Answer these from the thread on testing a method that reads files from HDFS:
(a) What did the person asking first try, without success?
(b) What exception does readFiles throw when the path points to a directory?
(c) In which folder does the reply say test data files are usually stored?

** Text block follows **

I have a method which reads files from Hdfs and trying to test this method
I first tried the HDFSMini cluster without any success. Can this type of methods are testable. If so what dependency are required to test it and how to mock the Hdfs File system locally without installing hadoop. There should be no dependency of hadoop installation. I cannot ask everyone who thinks to test to install hadoop.
def readFiles(fs: FileSystem,path: Path): String = {
val sb = new mutable.StringBuilder()
var br : BufferedReader =null
var line : String = ""
try{
if(fs.exists(path)){
if(fs.isFile(path)){
br = new BufferedReader(new InputStreamReader(fs.open(path)))
while ((line = br.readLine()) != null)
sb.append(line.trim)
} else {
throw new InvalidPathException(s"${path.toString} is a directory, please provide the full path")
}
}else {
throw new InvalidPathException(s"${path.toString} is an invalid file path ")
}
} catch {
case e: Exception => throw e
} finally {
if (br != null){
try {
br.close()
} catch {
case e: Exception => throw e
}
}
}
sb.toString
}
When dealing with org.apache.hadoop.fs.FileSystem (same goes for Spark) I usually store test data files in:
src/test/resources
For instance
src/test/resources/test.txt
Which is accessible by the local org.apache.hadoop.fs.FileSystem using the path relative to the root of your project, i.e. "src/test/resources/test.txt":
test("Some test") {
val fileSystem = FileSystem.get(new Configuration())
val fileToRead = new Path("src/test/resources/test.txt")
val computedContent = readFiles(fileSystem, fileToRead)
val expectedContent = "todo"
assert(computedContent === expectedContent)
}

** End of Text block **
** The data follows **

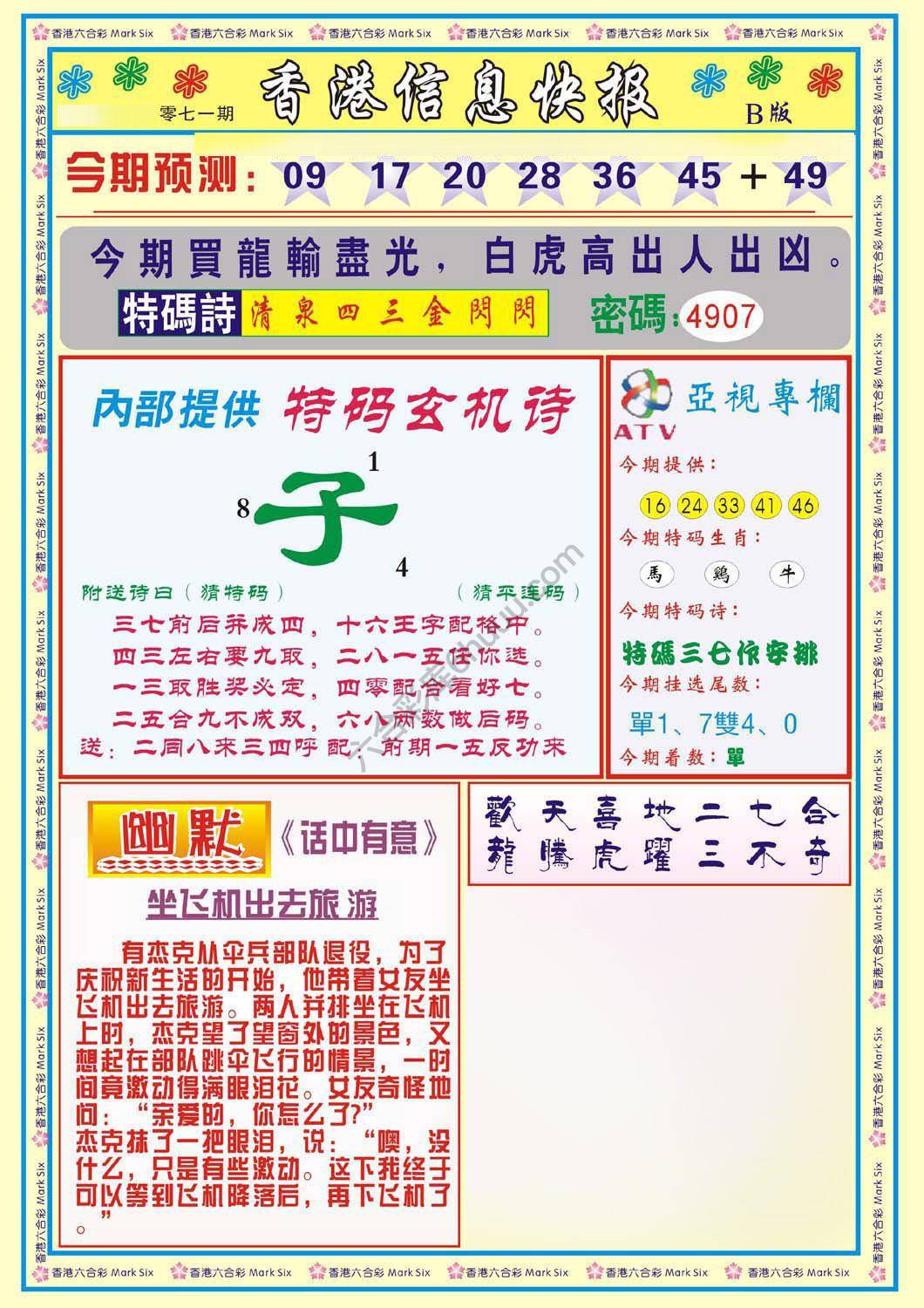 香港信息快报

** End of The data **

◆ Response to the task
(a) The HDFSMini cluster.
(b) An InvalidPathException, with the message that the path is a directory and the full path should be given.
(c) src/test/resources